Sindacato da pensionare

Una rappresentanza sempre meno incisiva, le tentazioni politiche, il mancato ricambio generazionale. Alla vigilia del 1° maggio, le organizzazioni dei lavoratori vivono la loro crisi più grave.


«Da parte del movimento sindacale c’è stata scarsa sensibilità intorno ai processi d’innovazione, di fronte alle ristrutturazioni e alle nuove tecnologie». Lucido e profetico al tempo stesso. Era il 1984 quando Luciano Lama – per 16 anni segretario generale della Cgil, il più longevo dei sindacalisti «rossi» – «dettava» queste sue considerazioni in un’intervista sul Partito comunista italiano. Il 1984 è lo stesso anno della scomparsa di Enrico Berlinguer che oggi Elly Schlein ha «resuscitato» nell’effige sulla tessera del Pd, come se la storia recente avesse fatto retromarcia. Lama aveva aperto la stagione dei «sacrifici» che sarebbe diventata con Carlo Azeglio Ciampi quella della concertazione e chiedeva al sindacato di evolvere. Lasciando la segreteria Cgil nell’86 preconizzò: «Bisogna cedere il passo alle nuove generazioni: anche perché se non glielo lasci, se lo prendono comunque».

L’Italia sindacale sembra fissata in questo fermo-immagine. Torna la necessità della concertazione di cui ragiona il segretario della Cisl Luigi Sbarra (si veda l’intervista a pag. 20); torna la suggestione berlingueriana della sinistra di lotta e di governo; torna un’idea di sindacato che guarda più al sociale che alla fabbrica nelle parole di Pierpaolo Bombardieri, numero uno della Uil, che il 20 aprile scorso è andato in piazza con la Cgil di Maurizio Landini, nostalgico dell’articolo 18 dello Statuto dei lavoratori, ma senza la Cisl che a guardare nello specchietto retrovisore non ci sta.

Sul punto dell’articolo di legge per il reintegro in caso di licenziamento e sul jobs act voluto dall’allora presidente del Consiglio Matteo Renzi – allora nel Pd – la frattura nei sindacati è netta. Riguardo alle morti sul lavoro e al referendum promosso dalla Cgil, Sbarra ha scandito davanti a cinquemila delegati: «Sono indecenti e demagogiche le presunte lezioni che altri vorrebbero dare alla Cisl. La piaga dei morti non si combatte con gli scioperini, il referendum di Landini rialza una bandiera divisiva e anacronistica». È dunque la foto – ingiallita – di quarant’anni fa. L’unità sindacale, uno dei tormenti di Lama, non c’è, la difesa del salario è smentita dalle cifre. I lavoratori italiani guadagnano circa 3.700 euro l’anno in meno della media europea, e oltre ottomila euro in meno della media di quelli tedeschi. Per il Global Wage Report 2023 presentato dall’Ilo, organizzazione internazionale del lavoro, i salari italiani sono gli unici a essere diminuiti. Rispetto al 2008 sono più bassi in termini reali – cioè depurati dall’inflazione – del 12 per cento. Forse questo spiega, almeno in parte, perché una profezia di Lama non si sia avverata: i giovani hanno voltato le spalle al sindacato.

**Materiale estratto**
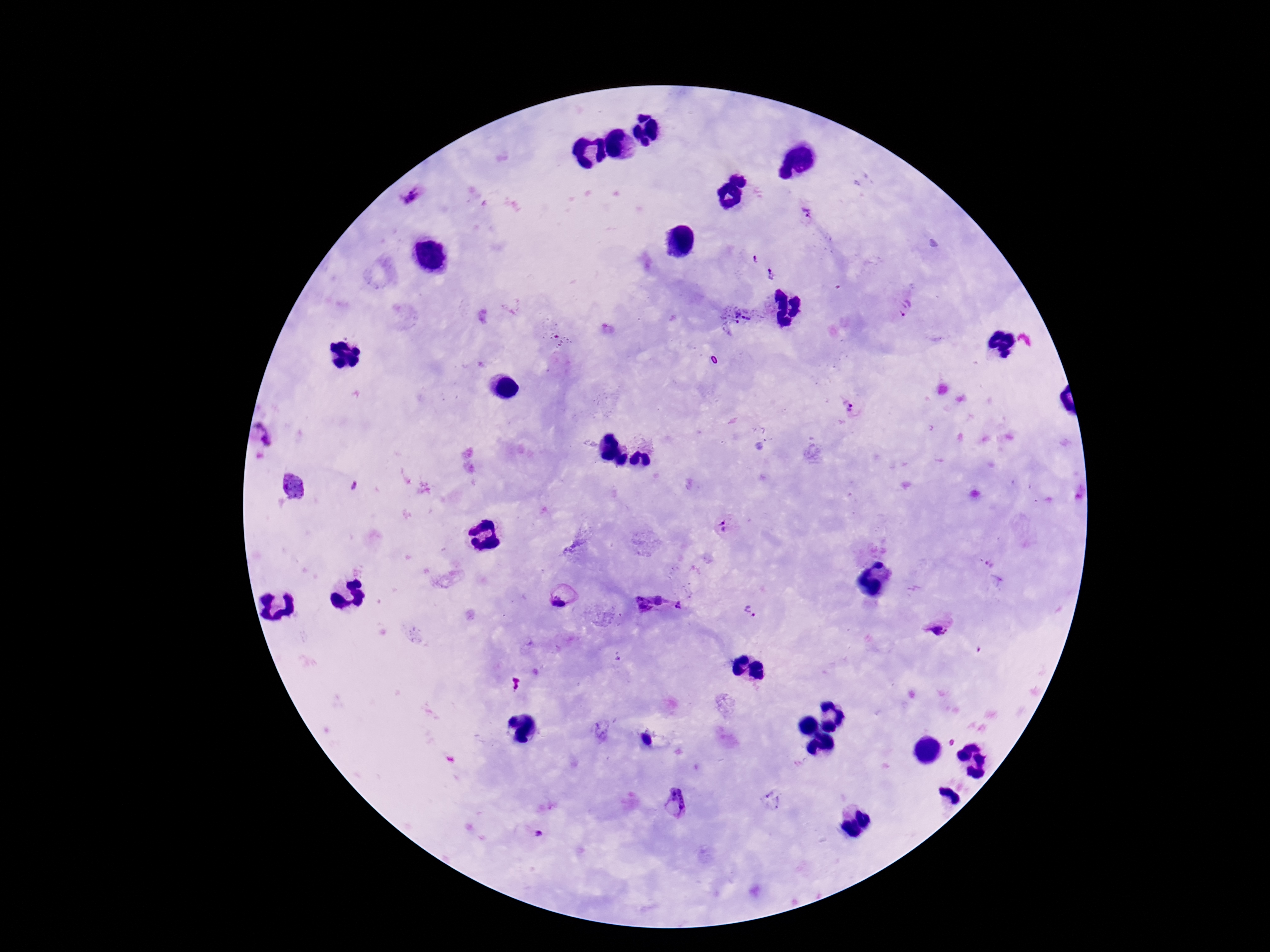

Approximate centers as (x, y) in pixels.
Summary:
  - Plasmodium parasite locations: (410, 198), (806, 214), (755, 258), (771, 275), (905, 309), (739, 314), (557, 340), (848, 407), (265, 435), (292, 487), (354, 487), (725, 526), (990, 563), (559, 598), (648, 602), (678, 605), (752, 612), (939, 627), (600, 732), (773, 799), (675, 803), (539, 832)
  - Capture: smartphone camera through the microscope eyepiece
  - Preparation: thick blood smear
  - Image size: 1270×952 pixels
  - Magnification: 100x
  - Field of view: one from this slide
  - Stain: Giemsa
  - Patient malaria status: positiveAssess this cell for malaria.
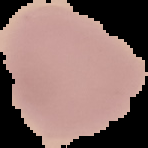

It is uninfected.

Cell region segmented out of the field of view; the surrounding area is masked to black. From a thin blood smear. Image is 148×148 pixels.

**Dettagli esercizio**
Ricopia parola per parola il passo dell'articolo sulla crisi del sindacato da "L’Italia sindacale sembra" a "non ci sta.".

**Risposta scritta**
L’Italia sindacale sembra fissata in questo fermo-immagine. Torna la necessità della concertazione di cui ragiona il segretario della Cisl Luigi Sbarra (si veda l’intervista a pag. 20); torna la suggestione berlingueriana della sinistra di lotta e di governo; torna un’idea di sindacato che guarda più al sociale che alla fabbrica nelle parole di Pierpaolo Bombardieri, numero uno della Uil, che il 20 aprile scorso è andato in piazza con la Cgil di Maurizio Landini, nostalgico dell’articolo 18 dello Statuto dei lavoratori, ma senza la Cisl che a guardare nello specchietto retrovisore non ci sta.